- **Records supplied**:
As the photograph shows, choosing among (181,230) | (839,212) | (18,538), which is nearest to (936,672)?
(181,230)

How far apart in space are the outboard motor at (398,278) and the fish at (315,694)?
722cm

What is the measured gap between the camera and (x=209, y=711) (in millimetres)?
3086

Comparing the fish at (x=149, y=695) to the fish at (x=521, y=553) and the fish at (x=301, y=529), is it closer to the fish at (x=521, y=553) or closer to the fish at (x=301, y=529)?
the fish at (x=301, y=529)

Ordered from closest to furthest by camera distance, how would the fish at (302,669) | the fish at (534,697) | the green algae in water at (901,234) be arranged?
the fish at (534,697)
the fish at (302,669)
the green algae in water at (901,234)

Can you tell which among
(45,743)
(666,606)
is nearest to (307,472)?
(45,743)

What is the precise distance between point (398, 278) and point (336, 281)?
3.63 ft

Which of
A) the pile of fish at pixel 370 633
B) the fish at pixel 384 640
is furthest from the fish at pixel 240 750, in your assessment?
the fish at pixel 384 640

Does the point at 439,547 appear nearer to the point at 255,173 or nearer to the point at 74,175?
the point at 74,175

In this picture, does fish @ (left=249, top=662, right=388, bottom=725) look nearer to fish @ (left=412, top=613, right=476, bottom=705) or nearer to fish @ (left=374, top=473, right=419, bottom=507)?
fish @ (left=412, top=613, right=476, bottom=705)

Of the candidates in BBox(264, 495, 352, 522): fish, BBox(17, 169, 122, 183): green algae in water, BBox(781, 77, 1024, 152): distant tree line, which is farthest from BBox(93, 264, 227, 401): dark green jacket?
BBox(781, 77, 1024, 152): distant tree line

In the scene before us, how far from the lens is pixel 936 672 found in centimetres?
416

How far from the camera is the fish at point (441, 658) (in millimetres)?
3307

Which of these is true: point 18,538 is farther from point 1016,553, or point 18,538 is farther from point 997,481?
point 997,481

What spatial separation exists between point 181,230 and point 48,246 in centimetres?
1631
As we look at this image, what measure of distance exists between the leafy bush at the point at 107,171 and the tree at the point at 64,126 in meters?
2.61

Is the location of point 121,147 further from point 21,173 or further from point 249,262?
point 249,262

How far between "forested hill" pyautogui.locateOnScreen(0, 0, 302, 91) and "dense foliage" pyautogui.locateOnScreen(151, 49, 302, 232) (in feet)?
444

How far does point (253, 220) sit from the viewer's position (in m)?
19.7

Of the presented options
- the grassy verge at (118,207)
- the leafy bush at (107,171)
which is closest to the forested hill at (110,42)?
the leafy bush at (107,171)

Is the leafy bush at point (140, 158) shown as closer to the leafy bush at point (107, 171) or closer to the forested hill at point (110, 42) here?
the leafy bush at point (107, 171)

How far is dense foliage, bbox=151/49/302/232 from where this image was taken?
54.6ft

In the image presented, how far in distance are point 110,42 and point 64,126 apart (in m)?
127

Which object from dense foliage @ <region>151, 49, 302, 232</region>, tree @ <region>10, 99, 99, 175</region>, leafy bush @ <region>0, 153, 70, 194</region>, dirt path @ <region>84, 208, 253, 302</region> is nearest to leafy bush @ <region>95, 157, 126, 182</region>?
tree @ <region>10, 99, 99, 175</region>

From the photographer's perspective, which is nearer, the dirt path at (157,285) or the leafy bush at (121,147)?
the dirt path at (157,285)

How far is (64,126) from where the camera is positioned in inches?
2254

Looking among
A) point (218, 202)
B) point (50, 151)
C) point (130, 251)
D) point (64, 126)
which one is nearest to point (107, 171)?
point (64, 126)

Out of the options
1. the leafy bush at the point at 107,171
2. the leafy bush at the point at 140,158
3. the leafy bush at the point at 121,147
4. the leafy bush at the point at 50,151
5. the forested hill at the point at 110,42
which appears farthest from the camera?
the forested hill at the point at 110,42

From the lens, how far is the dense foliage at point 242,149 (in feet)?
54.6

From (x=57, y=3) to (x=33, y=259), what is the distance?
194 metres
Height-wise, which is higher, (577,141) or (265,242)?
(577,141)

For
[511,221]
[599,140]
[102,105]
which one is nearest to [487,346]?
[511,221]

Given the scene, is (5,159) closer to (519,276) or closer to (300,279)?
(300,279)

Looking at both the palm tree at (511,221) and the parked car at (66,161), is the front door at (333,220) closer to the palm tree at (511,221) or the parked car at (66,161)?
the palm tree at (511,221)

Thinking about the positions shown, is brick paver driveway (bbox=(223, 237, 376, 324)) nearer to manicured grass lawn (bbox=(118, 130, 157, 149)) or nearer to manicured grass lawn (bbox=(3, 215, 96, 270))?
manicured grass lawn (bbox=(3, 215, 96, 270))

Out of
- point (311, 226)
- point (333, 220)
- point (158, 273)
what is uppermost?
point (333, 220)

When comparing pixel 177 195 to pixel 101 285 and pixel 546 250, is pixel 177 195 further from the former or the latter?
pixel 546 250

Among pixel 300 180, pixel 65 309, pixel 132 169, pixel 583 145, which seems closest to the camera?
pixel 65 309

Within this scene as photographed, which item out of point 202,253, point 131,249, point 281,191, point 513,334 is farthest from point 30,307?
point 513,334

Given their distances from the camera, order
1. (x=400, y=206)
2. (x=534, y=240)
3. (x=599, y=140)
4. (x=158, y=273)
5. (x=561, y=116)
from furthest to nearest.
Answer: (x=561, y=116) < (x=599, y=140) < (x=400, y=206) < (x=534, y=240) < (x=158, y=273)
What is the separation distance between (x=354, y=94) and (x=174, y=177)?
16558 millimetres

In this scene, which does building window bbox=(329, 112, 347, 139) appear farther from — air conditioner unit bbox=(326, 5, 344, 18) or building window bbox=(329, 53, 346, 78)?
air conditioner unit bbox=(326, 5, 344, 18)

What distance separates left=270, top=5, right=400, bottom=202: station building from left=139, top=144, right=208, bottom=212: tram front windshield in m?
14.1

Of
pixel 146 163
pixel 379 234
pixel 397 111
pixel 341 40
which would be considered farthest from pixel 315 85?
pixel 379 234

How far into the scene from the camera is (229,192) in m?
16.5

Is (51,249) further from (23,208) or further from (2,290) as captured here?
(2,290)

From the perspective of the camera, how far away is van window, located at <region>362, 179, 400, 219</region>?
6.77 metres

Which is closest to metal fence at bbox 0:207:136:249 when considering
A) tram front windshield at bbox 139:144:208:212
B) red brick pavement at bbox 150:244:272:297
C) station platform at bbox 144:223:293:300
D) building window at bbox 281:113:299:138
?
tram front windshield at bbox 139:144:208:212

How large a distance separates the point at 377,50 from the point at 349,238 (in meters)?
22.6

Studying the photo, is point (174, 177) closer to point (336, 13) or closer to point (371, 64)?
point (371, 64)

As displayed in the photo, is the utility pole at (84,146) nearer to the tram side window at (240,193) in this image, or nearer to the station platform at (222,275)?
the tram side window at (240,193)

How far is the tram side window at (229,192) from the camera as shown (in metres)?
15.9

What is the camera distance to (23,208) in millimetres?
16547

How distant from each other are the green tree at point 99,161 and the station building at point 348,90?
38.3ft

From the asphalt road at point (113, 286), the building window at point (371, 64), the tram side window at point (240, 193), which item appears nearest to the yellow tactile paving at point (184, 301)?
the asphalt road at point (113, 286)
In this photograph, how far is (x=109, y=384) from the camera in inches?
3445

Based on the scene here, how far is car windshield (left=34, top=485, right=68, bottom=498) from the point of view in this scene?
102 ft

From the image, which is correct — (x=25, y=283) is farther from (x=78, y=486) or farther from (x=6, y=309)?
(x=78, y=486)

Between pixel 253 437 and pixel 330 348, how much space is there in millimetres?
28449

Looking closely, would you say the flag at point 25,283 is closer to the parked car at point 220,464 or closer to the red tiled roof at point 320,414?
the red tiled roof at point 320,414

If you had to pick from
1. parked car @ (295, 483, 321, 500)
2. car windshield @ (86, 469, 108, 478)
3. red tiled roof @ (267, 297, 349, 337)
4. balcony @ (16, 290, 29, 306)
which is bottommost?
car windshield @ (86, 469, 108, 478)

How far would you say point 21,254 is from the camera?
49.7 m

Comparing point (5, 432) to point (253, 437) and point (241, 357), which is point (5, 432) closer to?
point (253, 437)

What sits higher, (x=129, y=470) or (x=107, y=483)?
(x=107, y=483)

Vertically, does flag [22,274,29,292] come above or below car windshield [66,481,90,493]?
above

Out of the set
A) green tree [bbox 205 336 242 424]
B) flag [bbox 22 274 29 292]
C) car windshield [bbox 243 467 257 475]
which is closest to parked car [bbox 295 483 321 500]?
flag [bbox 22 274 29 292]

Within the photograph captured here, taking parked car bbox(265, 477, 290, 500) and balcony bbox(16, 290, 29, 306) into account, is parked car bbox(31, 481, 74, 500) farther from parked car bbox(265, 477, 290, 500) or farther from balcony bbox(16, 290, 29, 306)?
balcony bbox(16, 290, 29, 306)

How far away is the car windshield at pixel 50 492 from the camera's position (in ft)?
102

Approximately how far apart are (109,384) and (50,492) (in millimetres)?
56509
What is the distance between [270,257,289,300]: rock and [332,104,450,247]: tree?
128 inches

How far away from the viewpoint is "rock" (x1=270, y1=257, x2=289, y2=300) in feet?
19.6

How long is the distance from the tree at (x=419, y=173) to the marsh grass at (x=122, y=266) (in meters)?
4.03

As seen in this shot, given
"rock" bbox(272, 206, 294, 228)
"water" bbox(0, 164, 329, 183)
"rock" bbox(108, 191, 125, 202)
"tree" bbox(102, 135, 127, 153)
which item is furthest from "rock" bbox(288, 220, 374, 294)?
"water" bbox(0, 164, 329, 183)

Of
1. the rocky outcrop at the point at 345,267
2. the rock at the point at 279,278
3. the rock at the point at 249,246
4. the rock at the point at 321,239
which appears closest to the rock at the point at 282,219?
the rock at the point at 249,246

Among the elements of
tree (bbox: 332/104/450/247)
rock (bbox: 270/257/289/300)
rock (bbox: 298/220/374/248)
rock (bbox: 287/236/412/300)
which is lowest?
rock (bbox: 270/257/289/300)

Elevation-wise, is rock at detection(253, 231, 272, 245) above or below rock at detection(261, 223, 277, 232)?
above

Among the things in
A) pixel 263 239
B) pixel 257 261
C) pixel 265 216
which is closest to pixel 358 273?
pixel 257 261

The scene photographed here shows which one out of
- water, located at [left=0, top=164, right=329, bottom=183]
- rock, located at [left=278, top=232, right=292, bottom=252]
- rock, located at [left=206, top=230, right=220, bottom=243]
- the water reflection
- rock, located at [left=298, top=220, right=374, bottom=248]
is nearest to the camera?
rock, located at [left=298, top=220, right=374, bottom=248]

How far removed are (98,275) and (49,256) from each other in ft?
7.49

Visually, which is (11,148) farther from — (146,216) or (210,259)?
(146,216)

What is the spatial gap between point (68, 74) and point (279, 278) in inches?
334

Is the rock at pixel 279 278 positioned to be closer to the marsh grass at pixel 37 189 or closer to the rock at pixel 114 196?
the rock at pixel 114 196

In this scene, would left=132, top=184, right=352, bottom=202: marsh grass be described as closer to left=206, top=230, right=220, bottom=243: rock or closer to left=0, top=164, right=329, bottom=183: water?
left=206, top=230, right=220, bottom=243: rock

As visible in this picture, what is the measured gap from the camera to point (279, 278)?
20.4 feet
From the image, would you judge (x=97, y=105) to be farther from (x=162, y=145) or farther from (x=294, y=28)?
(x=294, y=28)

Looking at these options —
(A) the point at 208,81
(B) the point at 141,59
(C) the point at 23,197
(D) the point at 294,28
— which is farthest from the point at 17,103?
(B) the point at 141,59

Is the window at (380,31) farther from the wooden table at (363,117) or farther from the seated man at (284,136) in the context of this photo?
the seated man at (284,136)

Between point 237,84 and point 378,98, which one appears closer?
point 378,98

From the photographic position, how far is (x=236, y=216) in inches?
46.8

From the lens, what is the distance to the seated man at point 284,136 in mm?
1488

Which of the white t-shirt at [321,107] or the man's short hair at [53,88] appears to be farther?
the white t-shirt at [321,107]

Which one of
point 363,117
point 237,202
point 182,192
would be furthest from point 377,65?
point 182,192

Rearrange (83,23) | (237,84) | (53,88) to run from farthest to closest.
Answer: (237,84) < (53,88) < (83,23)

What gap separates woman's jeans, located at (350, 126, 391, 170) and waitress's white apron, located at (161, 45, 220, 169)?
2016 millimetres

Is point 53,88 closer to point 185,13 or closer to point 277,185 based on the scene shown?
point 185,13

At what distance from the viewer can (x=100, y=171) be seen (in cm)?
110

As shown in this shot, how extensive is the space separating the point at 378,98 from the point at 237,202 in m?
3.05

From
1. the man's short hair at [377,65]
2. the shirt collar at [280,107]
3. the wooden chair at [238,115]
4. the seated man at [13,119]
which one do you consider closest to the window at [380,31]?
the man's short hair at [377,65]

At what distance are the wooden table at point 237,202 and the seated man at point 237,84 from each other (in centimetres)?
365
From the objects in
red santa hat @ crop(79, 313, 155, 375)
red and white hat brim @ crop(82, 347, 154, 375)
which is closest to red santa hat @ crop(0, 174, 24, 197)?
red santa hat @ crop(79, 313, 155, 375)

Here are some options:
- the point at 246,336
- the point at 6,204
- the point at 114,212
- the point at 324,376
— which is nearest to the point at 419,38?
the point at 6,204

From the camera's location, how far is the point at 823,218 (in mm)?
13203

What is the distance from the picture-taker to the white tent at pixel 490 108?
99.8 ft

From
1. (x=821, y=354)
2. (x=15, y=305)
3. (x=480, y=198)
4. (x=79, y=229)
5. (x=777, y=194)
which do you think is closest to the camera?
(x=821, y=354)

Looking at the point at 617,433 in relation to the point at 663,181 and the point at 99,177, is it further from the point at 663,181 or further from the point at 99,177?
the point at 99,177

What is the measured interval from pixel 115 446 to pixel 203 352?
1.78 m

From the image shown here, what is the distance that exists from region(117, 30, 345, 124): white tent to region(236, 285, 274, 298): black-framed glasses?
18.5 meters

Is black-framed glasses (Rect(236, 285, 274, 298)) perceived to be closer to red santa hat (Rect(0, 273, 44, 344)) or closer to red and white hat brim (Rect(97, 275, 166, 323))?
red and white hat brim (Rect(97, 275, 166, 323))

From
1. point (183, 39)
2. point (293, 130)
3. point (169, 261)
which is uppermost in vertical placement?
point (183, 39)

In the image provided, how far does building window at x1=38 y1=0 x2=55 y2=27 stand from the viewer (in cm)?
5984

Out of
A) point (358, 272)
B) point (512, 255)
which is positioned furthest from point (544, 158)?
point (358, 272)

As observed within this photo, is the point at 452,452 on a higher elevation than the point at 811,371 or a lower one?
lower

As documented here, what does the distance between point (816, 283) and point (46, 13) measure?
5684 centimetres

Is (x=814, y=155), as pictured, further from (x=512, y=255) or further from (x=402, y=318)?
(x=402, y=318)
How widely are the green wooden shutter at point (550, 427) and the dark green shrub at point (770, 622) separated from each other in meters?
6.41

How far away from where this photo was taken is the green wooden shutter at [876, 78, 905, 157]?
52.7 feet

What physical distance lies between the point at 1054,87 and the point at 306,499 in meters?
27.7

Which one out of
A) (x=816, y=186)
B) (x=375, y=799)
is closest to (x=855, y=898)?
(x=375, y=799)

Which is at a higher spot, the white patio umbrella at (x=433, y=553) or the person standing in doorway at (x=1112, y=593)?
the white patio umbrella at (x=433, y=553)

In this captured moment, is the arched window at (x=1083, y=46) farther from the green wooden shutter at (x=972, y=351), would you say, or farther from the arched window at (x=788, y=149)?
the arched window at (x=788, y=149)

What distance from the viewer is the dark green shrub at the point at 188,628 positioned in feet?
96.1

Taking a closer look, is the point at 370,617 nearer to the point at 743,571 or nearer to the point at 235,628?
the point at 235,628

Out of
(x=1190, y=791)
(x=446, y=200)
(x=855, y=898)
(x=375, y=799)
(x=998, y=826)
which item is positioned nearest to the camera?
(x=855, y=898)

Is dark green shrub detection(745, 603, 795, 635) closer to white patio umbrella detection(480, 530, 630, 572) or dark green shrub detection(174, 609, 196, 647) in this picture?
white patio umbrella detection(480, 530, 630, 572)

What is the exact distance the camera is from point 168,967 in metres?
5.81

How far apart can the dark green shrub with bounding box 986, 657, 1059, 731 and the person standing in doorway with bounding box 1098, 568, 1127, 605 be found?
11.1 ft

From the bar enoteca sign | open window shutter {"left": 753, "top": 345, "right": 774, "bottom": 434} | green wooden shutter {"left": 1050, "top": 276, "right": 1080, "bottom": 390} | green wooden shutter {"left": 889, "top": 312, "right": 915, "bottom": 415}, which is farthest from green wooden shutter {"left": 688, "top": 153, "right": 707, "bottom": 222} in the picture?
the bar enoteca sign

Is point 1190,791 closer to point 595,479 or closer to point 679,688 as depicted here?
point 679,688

- **Objective**: Output the stretch from the line containing "From the photographic" through the line containing "Answer: (237,84) < (53,88) < (83,23)", both included, as a JSON array of strings with one string per line and blank lines omitted.

- **Solution**:
[
  "From the photographic position, how far is (x=236, y=216) in inches?",
  "46.8",
  "From the lens, what is the distance to the seated man at point 284,136 in mm?",
  "1488",
  "Which of the white t-shirt at [321,107] or the man's short hair at [53,88] appears to be farther?",
  "the white t-shirt at [321,107]",
  "Which one of",
  "point 363,117",
  "point 237,202",
  "point 182,192",
  "would be furthest from point 377,65?",
  "point 182,192",
  "Rearrange (83,23) | (237,84) | (53,88) to run from farthest to closest.",
  "Answer: (237,84) < (53,88) < (83,23)"
]